Source text
************

Lake, et al., 2016

Summary

This article presents a roadmap for future progress in developing machines that can learn and “think” like humans. The authors outline a number of ideas that they believe are crucial to making progress in artificial intelligence. A short-term goal of the authors is to improve today’s machine learning techniques so that complex concepts can be learned quickly with only small amounts of data. Currently, our algorithms require ungainly amounts of data and computation to perform at acceptable levels.

The authors argue that a marriage of two distinct research areas in artificial intelligence, that of statistical pattern recognition and of model-building, will produce a promising avenue for new advances. Specifically, the authors suggest that learning as a form of explaining observed data by the construction of causal models of the world can be accomplished by deep neural networks.

The first causal model that is discussed is dubbed intuitive physics. That is, a machine with an internal model of the physics of its environment is able to learn more quickly than without. This is because the machine will not need to re-learn basic physics principles when attempting to learn new tasks that require it.

The second causal model is intuitive psychology. A learning agent that assumes that other agents in its environment are rational and have their own goals and beliefs can try to infer what these may be. Having knowledge of the intentions of other agents in the environment allow the learning agent to achieve its own goals in a much more efficient way.

************

Information given

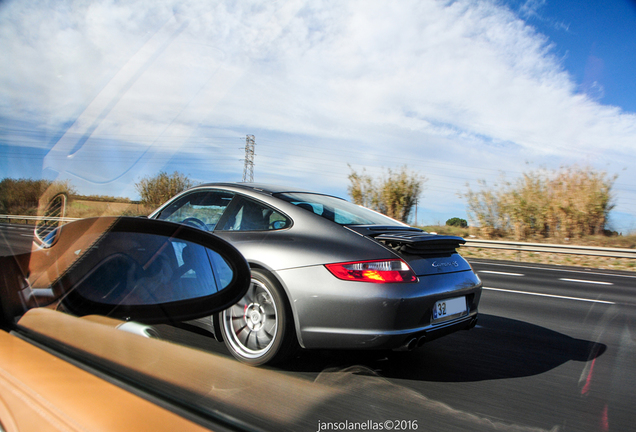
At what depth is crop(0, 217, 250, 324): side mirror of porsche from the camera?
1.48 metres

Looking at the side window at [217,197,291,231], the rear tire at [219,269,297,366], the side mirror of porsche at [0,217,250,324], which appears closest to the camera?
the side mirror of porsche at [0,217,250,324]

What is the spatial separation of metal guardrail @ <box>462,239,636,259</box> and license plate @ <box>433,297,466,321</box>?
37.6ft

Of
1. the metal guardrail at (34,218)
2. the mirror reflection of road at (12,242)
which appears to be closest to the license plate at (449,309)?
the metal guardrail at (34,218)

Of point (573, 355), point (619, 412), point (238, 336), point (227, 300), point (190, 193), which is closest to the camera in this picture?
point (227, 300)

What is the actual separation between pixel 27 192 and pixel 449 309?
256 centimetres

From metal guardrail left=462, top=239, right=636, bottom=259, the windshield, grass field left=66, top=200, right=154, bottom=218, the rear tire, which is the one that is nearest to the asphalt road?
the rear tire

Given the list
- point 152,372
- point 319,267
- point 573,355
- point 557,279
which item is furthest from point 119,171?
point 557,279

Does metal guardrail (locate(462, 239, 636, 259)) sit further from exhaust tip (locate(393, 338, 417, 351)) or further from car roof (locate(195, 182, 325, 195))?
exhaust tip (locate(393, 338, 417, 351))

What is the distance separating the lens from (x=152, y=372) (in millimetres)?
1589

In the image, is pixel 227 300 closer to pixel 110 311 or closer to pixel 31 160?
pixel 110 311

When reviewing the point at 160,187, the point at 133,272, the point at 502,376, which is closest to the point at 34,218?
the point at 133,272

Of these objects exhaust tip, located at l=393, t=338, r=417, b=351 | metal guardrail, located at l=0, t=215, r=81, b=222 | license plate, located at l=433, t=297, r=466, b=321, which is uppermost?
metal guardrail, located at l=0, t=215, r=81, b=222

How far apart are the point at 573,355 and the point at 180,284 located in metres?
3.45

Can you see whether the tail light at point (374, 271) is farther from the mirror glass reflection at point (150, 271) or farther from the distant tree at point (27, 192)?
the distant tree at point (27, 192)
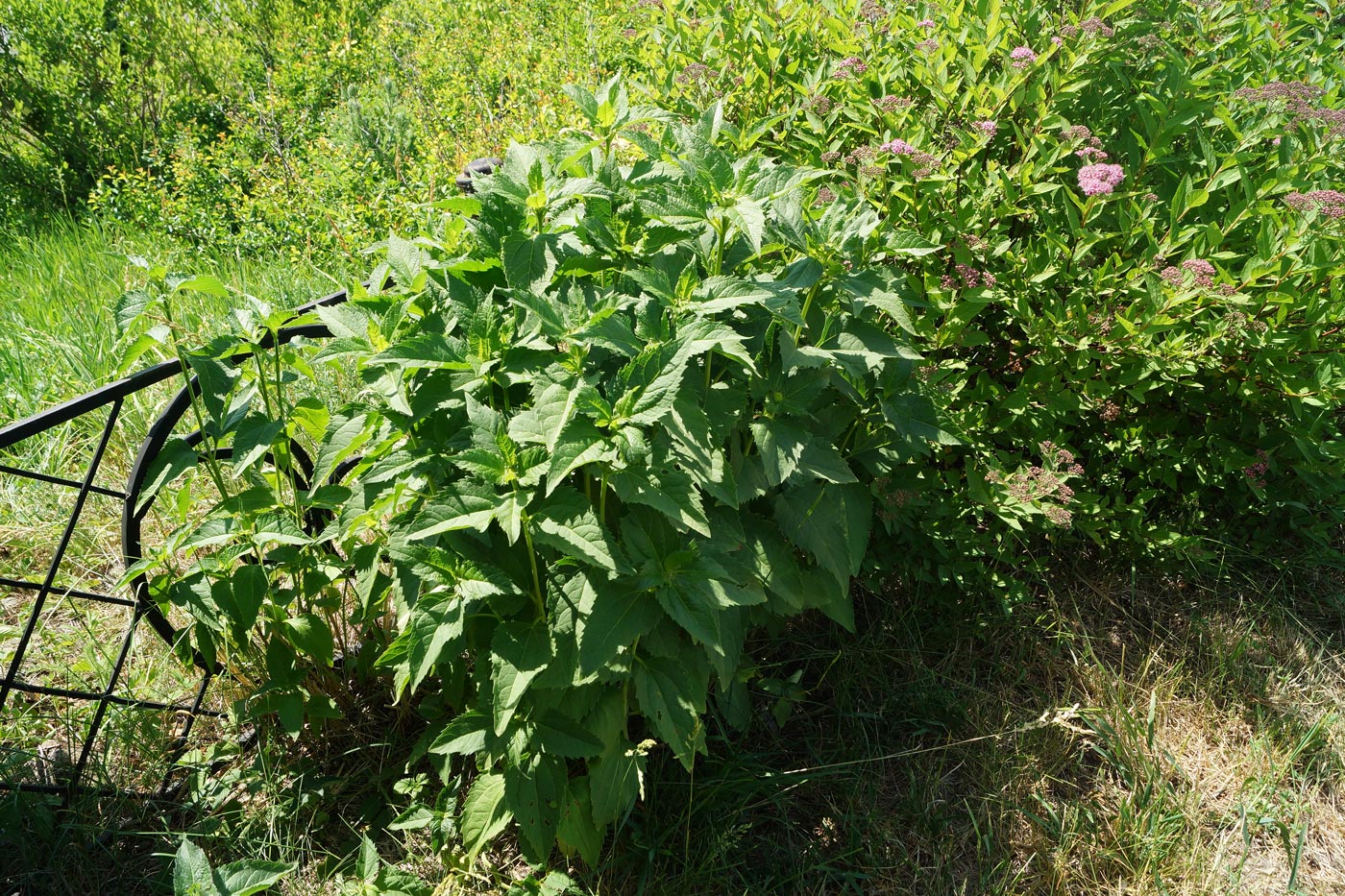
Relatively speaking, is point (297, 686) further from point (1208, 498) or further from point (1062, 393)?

************

Work to complete
Answer these questions from the summary above:
1. Which two research areas in artificial intelligence do the authors propose combining?
2. What name is given to the first causal model discussed?
3. Under intuitive psychology, what does a learning agent assume about other agents in its environment?

Answer for the task
1. Statistical pattern recognition and model-building.
2. Intuitive physics.
3. That they are rational and have their own goals and beliefs.